We are delighted to welcome you to the African and African American Studies Program at Iowa State University. These are exciting times in the history of African and African American Studies. The field is expanding and re-establishing itself with a broader context of the cultures, patterns of social organizations, political economies and relationships from around the world. African and African American Studies is an interdisciplinary approach to the study and understanding of the African Diaspora – the history and experiences of African Americans, Africans and other peoples of African descent, as active and complex historical agents, in a global and dynamic context of cross-cultural interactions and exchanges. Here you will find a description of our Program, a list of our courses, information on our distinguished faculty, and links to organizations, institutions and resources of relevance to the field.
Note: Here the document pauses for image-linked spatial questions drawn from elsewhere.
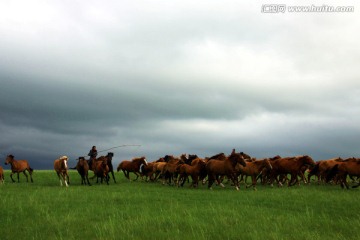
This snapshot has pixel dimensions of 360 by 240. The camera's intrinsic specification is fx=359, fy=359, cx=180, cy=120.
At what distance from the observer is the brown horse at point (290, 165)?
2561 centimetres

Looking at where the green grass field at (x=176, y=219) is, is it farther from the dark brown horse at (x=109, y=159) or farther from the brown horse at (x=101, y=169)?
the dark brown horse at (x=109, y=159)

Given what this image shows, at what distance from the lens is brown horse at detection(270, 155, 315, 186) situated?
25.6 metres

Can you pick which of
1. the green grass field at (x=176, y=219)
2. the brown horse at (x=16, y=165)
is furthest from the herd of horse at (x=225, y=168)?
the green grass field at (x=176, y=219)

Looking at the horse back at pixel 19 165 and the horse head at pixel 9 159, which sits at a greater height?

We encourage you to browse through and discover the quality and uniqueness of our program.
From the Director
I feel deeply honored and privileged to lead the program. Now in its third decade, the African and African American Studies Program has inherited and benefited immensely from the legacy and tradition of Iowa State University’s illustrious alumnus, George Washington Carver, and it is my pledge to work vigorously to preserve and advance that legacy. Through the George Washington Carver Leadership Academy, Iowa State continues to expand Carver’s legacy by helping African Americans to excel and achieve their utmost potentials.
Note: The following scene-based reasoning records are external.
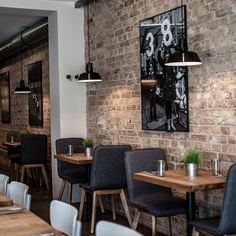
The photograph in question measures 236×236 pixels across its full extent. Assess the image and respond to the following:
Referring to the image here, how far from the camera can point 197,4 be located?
4281 mm

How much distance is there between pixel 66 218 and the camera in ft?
8.34

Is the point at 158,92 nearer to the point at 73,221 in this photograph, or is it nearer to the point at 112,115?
the point at 112,115

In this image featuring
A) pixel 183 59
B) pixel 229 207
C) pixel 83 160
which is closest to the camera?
pixel 229 207

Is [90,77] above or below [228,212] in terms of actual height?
above

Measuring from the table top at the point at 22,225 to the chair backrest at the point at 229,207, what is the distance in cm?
133

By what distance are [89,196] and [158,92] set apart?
1.65 m

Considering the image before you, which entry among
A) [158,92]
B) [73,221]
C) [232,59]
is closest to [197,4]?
[232,59]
Our program, in cooperation with other on-and off-campus institutions and offices such as Students Affairs, office of Multicultural Students Affairs, the Carver Leadership Academy, and the Black Cultural Center, continues to advance and promote Carver’s legacy. With the support of the College of Liberal Arts and Sciences, we are now embarking upon an aggressive phase of expanding our faculty base, and revising our curriculum, to ensure that when students come here, they are provided with the necessary and adequate intellectual resources, skills and knowledge, to function effectively and productively.
We have plans to fill three new faculty positions in the program within the next two years. The curriculum revision is meant to introduce new and innovative courses, as well as create new areas of specialization-Africa, African America and the Diaspora. These changes would enrich and strengthen the program as it develops toward a major. We are located in the newly established Center for American Intercultural Studies (CAIS) in Carver Hall, where our students are trained and encouraged to engage in critical intercultural scholarship and discourses. Although part of this unique set-up, African and African American Studies, like the other Ethnic Studies components of the Center (Latino/a, Asian, American Indian) actually retains its academic independence and aggressively pursues its own trajectory toward eventually creating a major.
Through the Center we continue to work with the Iowa State Foundation to explore scholarship opportunities for our students. We are also exploring internship opportunities for our students with the Historic Jordan House in West Des Moines, the Forte Des Moines Museum and Educational Center in Des Moines, and the African American Historical Museum and Cultural Center in Cedar Rapids, and other agencies.